◆ **ACTIVITY**
What is wanted is every line below from the one with "[셀러허브 패션][스페루스] 여성용 겨울 방한 패딩 부츠 윈터핏" up to and including the one with "854 Imperial Road", retyped exactly, pictures excluded, nothing else.

◆ **TASK INPUT**
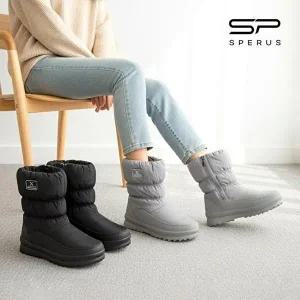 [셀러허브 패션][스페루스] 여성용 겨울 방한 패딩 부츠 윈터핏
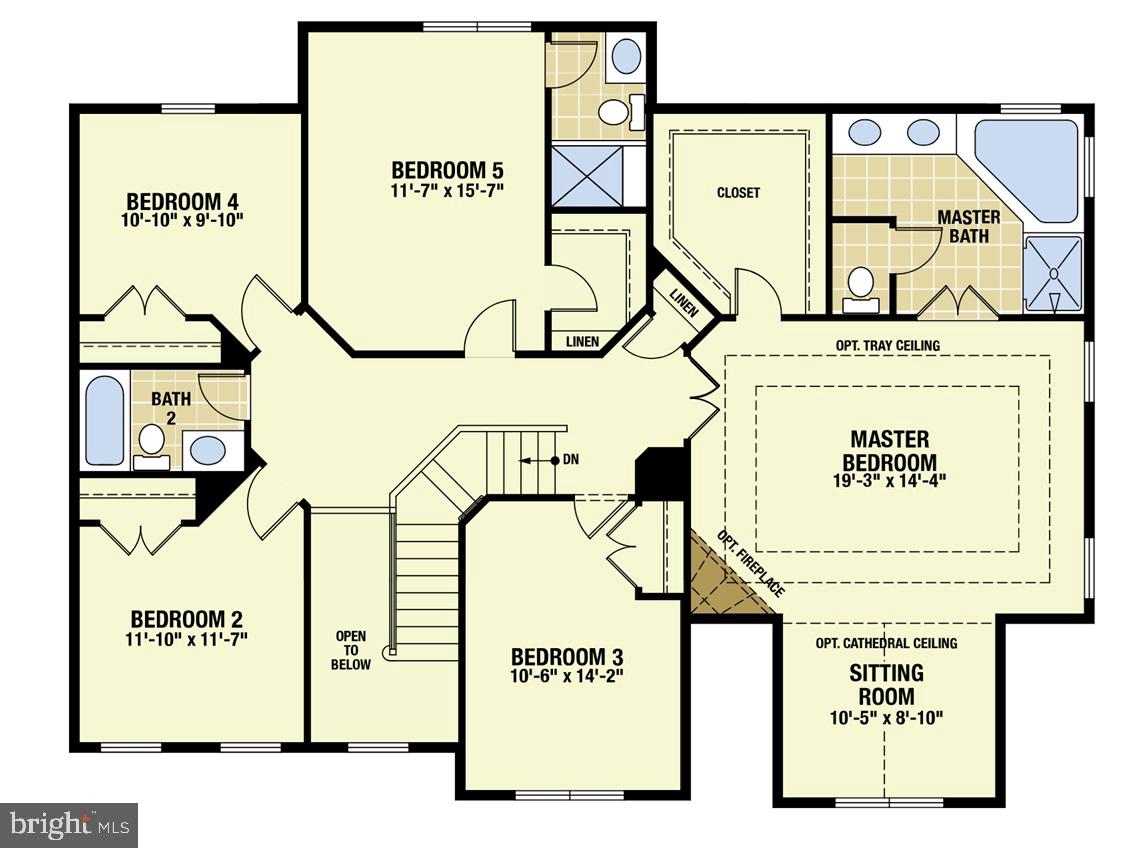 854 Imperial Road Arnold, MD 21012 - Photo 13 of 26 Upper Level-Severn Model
* * *
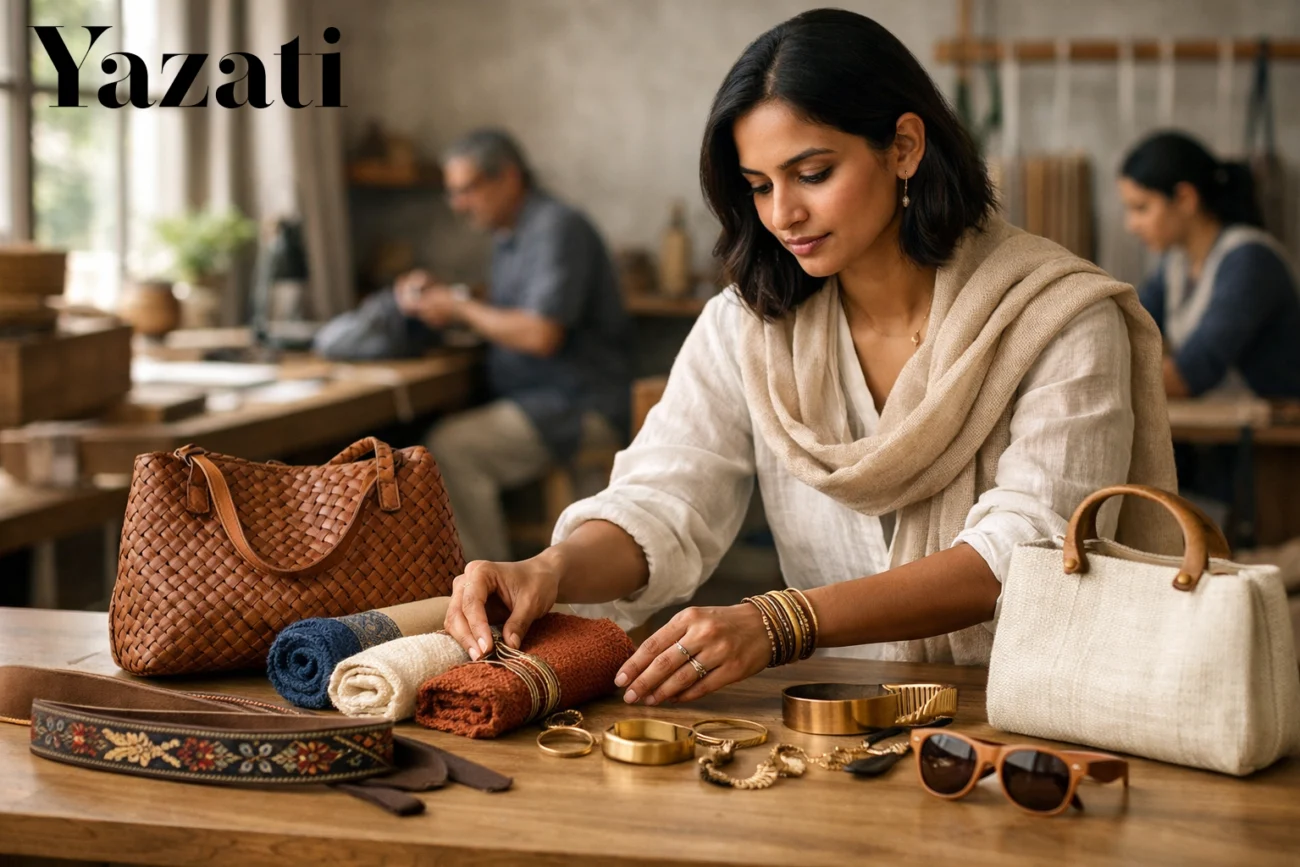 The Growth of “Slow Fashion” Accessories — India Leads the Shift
---
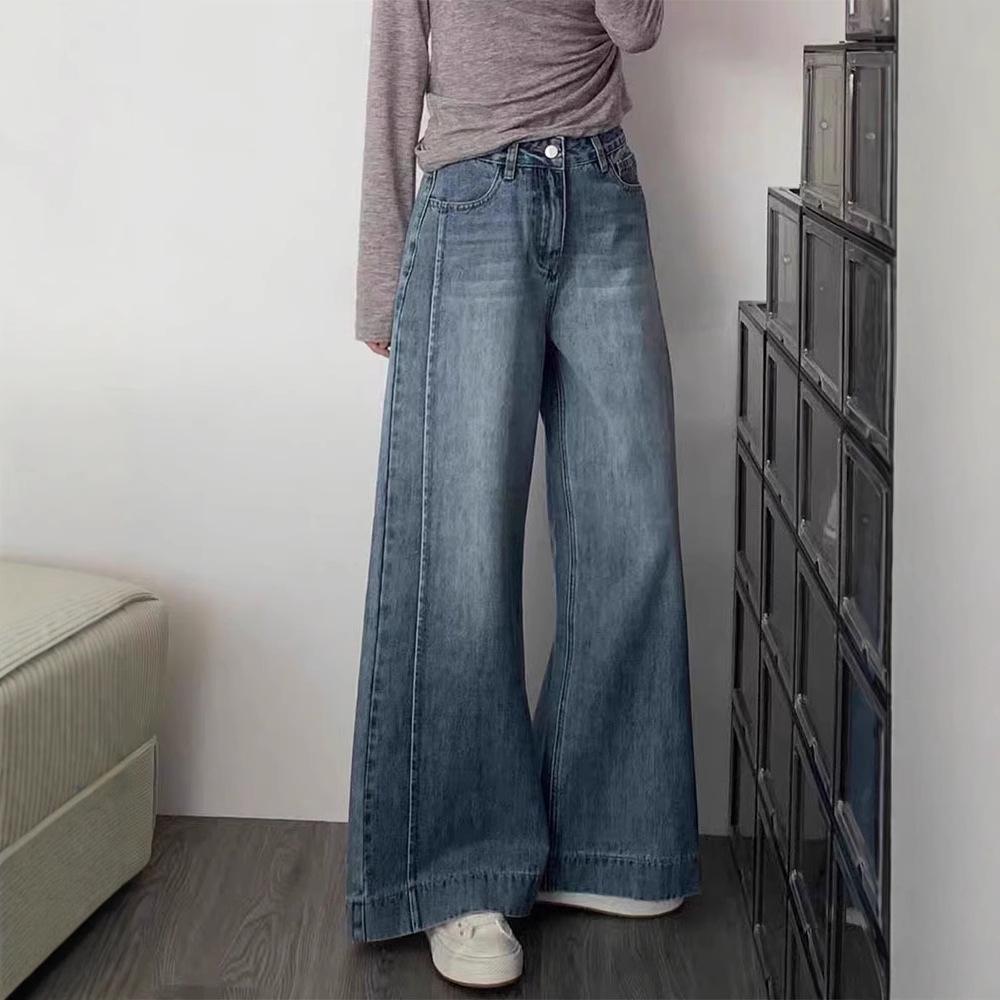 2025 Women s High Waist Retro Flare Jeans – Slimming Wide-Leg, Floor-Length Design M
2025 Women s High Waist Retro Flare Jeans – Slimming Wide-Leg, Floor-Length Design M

◆ **FINISHED EXERCISE**
 [셀러허브 패션][스페루스] 여성용 겨울 방한 패딩 부츠 윈터핏
 854 Imperial Road Arnold, MD 21012 - Photo 13 of 26 Upper Level-Severn Model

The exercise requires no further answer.